Credits: Thanks to Hasu for reviewing drafts of this post.
Disclosure: Multicoin has established, maintains and enforces written policies and procedures reasonably designed to identify and effectively manage conflicts of interest related to its investment activities. Multicoin Capital abides by a “No Trade Policy” for the assets listed in this report for 3 days (“No Trade Period”) following its public release. At the time of publication, Multicoin Capital holds positions in SOL and ETH.
Appendix: Brief Comparison of Ethereum vs Solana
Bitcoin and Ethereum made lots of assumptions in their respective designs. Perhaps the most salient were at the network layer and execution layer.
The Networking Layer
At the network layer, Bitcoin and Ethereum utilize gossip protocols. What is a gossip protocol? A protocol in which every node rebroadcasts data indiscriminately to every other node. While this maximizes resiliency, it comes at the cost of performance. Rebroadcasting data in a highly redundant manner is by definition not efficient, and therefore is not correctly optimized for high-throughput DeFi applications.

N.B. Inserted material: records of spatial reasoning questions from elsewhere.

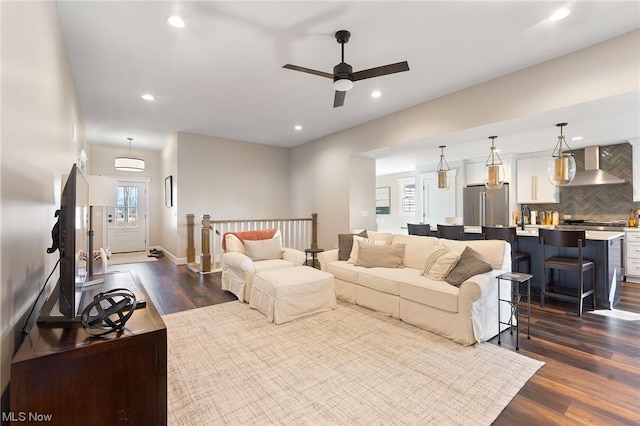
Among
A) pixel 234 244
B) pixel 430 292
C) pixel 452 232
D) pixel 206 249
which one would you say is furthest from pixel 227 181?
pixel 430 292

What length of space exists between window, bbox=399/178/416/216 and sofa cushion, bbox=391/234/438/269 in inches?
236

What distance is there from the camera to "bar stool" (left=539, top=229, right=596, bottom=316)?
3420 mm

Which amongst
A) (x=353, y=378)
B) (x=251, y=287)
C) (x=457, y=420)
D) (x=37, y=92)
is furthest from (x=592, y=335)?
(x=37, y=92)

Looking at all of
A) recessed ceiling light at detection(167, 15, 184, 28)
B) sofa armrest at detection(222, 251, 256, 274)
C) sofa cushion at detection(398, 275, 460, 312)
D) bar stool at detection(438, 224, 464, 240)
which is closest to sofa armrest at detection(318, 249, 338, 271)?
sofa armrest at detection(222, 251, 256, 274)

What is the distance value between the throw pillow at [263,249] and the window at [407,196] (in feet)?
20.6

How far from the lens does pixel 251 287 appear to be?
12.3 ft

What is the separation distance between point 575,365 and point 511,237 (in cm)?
196

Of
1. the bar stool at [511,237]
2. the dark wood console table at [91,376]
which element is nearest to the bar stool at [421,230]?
the bar stool at [511,237]

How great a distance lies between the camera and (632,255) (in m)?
4.92

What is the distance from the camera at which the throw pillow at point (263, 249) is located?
4207 millimetres

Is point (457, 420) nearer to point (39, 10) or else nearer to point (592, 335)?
point (592, 335)

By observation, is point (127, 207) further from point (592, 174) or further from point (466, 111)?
point (592, 174)

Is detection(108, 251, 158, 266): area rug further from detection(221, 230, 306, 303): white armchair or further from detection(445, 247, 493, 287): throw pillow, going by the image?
detection(445, 247, 493, 287): throw pillow

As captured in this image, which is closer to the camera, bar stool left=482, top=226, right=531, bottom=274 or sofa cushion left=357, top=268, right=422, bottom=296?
sofa cushion left=357, top=268, right=422, bottom=296
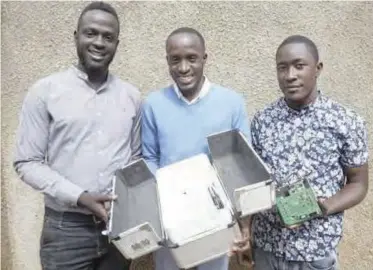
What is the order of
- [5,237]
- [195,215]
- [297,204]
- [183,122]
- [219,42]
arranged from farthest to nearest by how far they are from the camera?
A: [5,237] < [219,42] < [183,122] < [297,204] < [195,215]

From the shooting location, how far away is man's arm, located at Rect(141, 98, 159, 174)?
2.18m

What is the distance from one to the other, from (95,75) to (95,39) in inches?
5.8

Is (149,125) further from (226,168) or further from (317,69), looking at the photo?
(317,69)

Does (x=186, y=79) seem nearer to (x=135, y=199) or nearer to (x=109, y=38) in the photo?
(x=109, y=38)

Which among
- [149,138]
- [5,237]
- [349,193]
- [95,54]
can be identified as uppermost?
[95,54]

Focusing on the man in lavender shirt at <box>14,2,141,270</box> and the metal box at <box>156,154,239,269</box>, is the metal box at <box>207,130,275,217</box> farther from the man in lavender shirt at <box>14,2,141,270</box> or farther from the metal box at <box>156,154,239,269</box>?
the man in lavender shirt at <box>14,2,141,270</box>

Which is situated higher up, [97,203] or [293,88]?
[293,88]

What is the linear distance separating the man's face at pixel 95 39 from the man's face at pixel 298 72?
67 cm

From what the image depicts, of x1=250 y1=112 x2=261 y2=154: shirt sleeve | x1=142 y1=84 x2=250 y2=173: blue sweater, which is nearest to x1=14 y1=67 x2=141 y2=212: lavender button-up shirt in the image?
x1=142 y1=84 x2=250 y2=173: blue sweater

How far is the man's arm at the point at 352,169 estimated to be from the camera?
199 centimetres

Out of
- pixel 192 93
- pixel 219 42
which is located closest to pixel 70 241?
pixel 192 93

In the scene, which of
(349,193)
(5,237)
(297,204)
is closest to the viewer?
(297,204)

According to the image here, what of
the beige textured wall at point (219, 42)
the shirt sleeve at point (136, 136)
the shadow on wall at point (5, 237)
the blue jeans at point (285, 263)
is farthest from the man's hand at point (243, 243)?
the shadow on wall at point (5, 237)

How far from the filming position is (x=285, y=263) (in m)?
2.10
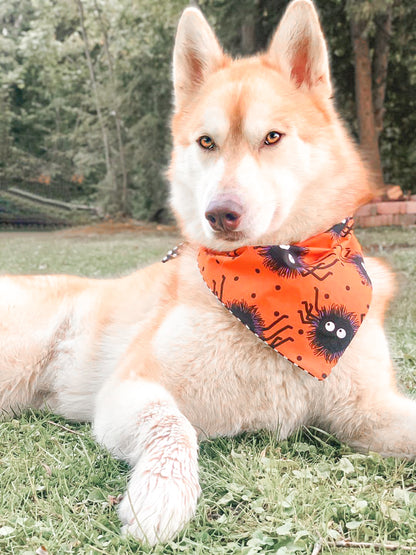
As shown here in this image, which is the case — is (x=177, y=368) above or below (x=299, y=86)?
below

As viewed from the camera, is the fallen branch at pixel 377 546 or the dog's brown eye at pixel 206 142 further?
the dog's brown eye at pixel 206 142

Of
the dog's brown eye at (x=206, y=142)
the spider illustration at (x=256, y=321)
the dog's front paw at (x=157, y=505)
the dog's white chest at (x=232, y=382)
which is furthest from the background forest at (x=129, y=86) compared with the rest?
the dog's front paw at (x=157, y=505)

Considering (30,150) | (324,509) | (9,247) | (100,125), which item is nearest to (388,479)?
(324,509)

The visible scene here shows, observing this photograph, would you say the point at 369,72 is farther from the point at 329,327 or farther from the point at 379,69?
the point at 329,327

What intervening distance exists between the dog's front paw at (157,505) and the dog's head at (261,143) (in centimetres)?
93

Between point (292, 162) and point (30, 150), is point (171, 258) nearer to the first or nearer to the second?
point (292, 162)

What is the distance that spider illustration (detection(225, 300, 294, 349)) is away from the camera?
2250 millimetres

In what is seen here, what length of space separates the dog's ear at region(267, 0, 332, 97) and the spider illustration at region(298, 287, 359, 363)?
3.20 feet

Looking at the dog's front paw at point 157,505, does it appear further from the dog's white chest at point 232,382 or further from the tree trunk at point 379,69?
the tree trunk at point 379,69

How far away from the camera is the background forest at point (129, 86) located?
12852 millimetres

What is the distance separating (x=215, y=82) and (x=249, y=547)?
1.95 meters

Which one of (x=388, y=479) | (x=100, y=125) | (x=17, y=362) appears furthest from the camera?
(x=100, y=125)

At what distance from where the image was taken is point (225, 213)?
2109mm

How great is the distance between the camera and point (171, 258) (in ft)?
9.96
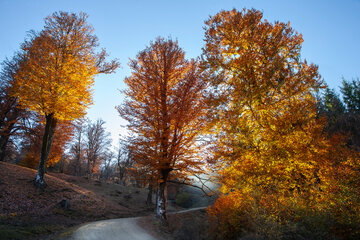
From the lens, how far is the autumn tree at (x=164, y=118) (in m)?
9.57

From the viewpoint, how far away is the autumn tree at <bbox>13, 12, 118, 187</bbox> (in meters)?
→ 11.3

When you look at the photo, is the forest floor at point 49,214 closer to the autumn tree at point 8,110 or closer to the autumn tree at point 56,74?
the autumn tree at point 56,74

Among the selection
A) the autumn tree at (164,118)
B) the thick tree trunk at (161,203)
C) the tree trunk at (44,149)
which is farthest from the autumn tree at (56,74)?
the thick tree trunk at (161,203)

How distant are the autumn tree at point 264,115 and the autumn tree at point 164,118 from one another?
4.49 feet

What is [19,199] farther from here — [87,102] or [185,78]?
[185,78]

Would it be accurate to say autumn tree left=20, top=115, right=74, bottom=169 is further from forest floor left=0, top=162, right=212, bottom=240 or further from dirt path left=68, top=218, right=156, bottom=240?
dirt path left=68, top=218, right=156, bottom=240

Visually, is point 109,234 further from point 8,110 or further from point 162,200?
point 8,110

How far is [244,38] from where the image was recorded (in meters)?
8.88

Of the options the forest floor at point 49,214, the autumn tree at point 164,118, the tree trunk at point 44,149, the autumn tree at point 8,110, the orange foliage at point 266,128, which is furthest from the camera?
the autumn tree at point 8,110

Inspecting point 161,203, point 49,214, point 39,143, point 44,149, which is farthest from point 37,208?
point 39,143

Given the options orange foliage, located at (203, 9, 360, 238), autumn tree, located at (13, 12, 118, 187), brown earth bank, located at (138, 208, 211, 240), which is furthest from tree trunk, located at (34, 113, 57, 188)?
orange foliage, located at (203, 9, 360, 238)

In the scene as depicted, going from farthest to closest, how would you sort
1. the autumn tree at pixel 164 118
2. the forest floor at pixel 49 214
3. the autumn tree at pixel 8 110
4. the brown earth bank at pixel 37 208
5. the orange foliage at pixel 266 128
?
the autumn tree at pixel 8 110 → the autumn tree at pixel 164 118 → the brown earth bank at pixel 37 208 → the forest floor at pixel 49 214 → the orange foliage at pixel 266 128

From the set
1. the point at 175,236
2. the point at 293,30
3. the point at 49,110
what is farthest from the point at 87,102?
the point at 293,30

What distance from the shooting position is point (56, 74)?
467 inches
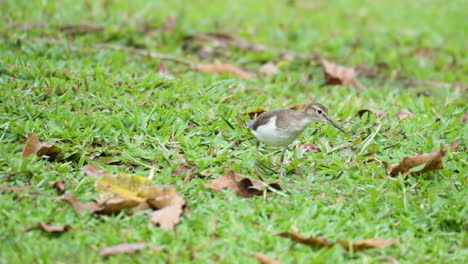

Solana, on the other hand, invented a new networking protocol called Turbine, which is inspired by the BitTorrent protocol. Turbine is optimized for efficiency. How does it work? Let’s consider a 1MB block. Rather than transmitting the entire block to another node, a node transmits 10KB (1% of the block) to nodes #2 and #3, and then those node rebroadcast that 10KB chunk to nodes #4 and #5, etc. The original node then broadcasts a different 10KB packet to nodes #6 and #7, and those nodes rebroadcast that 10KB to nodes #8 and #9, etc. Although this introduces some latency in data propagation, it maximizes absolute data throughput of the network as a whole. Moreover, the beauty of this model is that as the number of nodes increases, absolute bandwidth available stays the same. The only degradation is that latency increases log(n) (which is very sublinear), as opposed to most other systems, which increase linearly or superlinearly.
The Execution Layer
At the execution layer, the EVM is a single-threaded computer. Because any transaction can modify any part of the global state, in order to support parallelism, the system needs some way to ensure that two transactions don’t try to write to the same part of the state concurrently. The EVM elects not to deal with this problem at all, and simply executes all transactions serially.
Solana is the only protocol that attempts to deal with intra-shard concurrency. How? Solana’s runtime, SeaLevel, requires that transaction headers specify all the parts of the state that the transaction will touch. With this information, SeaLevel can determine which transactions may collide, and will serialize those. All non-overlapping transactions can be parallelized, and run concurrently across thousands of GPU cores in parallel.